6- Si une adresse IP peut être une donnée personnelle, est-ce que toutes les adresses IP devraient être traitées comme telles ou devrait-on établir des distinctions et sur quelles bases ?

Seules les adresses IP qui ne seraient pas liées à des abonnées personnes physiques ou pour lesquelles il ne serait pas possible d’associer un employé au sein d’un organisme pourraient ne pas être considérées comme des données à caractère personnel. Il s’agit par exemple d’adresses IP renvoyant à des serveurs exclusivement dévolus à un rôle technique ou à des matériels connectés au réseau tels que des « webcams ». Toutefois, il n’existe pas de liste ou d’annuaire permettant de déterminer à quel cas de figure correspond une adresse IP collectée sur internet.

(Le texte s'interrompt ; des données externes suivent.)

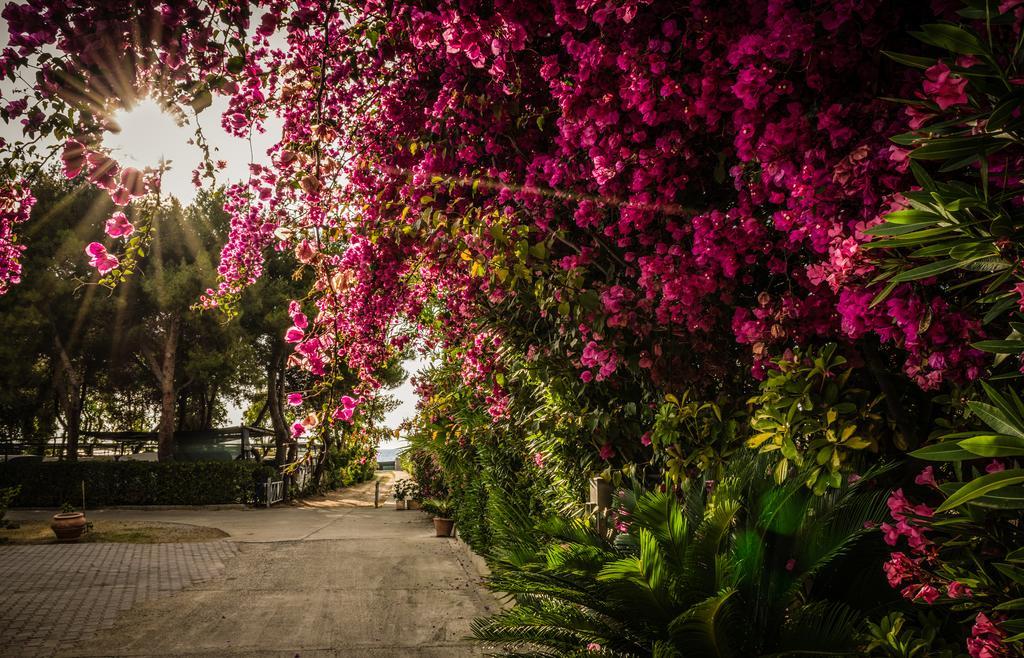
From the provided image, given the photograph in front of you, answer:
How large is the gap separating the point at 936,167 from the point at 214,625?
6.96 meters

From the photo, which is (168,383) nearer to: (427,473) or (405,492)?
(405,492)

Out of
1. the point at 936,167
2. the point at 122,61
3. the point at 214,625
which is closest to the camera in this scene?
the point at 936,167

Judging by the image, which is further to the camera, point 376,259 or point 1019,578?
point 376,259

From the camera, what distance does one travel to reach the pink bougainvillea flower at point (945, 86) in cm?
127

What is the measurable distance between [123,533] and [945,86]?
16.0m

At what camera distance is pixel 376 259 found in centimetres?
383

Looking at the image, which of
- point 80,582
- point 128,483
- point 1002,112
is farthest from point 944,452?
point 128,483

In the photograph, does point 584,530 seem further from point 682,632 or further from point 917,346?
point 917,346

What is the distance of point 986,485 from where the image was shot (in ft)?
3.75

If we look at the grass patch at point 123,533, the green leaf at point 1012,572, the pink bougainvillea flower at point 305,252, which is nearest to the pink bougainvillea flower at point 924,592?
the green leaf at point 1012,572

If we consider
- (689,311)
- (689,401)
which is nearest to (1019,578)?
(689,311)

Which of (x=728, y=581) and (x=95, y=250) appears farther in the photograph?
(x=95, y=250)

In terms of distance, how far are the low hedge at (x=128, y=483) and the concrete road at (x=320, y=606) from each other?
29.4ft

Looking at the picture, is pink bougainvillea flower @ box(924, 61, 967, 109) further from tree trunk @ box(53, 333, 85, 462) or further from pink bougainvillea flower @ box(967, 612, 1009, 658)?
tree trunk @ box(53, 333, 85, 462)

Par conséquent, toute adresse IP doit a priori être considérée comme une donnée à caractère personnel.

7- Pour vos réponses aux questions ci-dessus, avez-vous fait une distinction entre adresses IPv4 et IPv6 ? Si oui, pourquoi faire une distinction ?

Il n’a été effectué aucune distinction entre des adresses IPv4 et IPv6 dans la mesure où, d’une part, IPv6 est encore très peu répandu en Europe, et, d’autre part, le passage à IPv6 ne fera que renforcer la position de la CNIL et le caractère personnel de l’adresse IP. IPv6 et l’usage d’adresses IP fixes qu’il implique renforcera considérablement les capacités d’analyse des données de connexion et d’une manière générale l’exploitation des traces laissées par les internautes.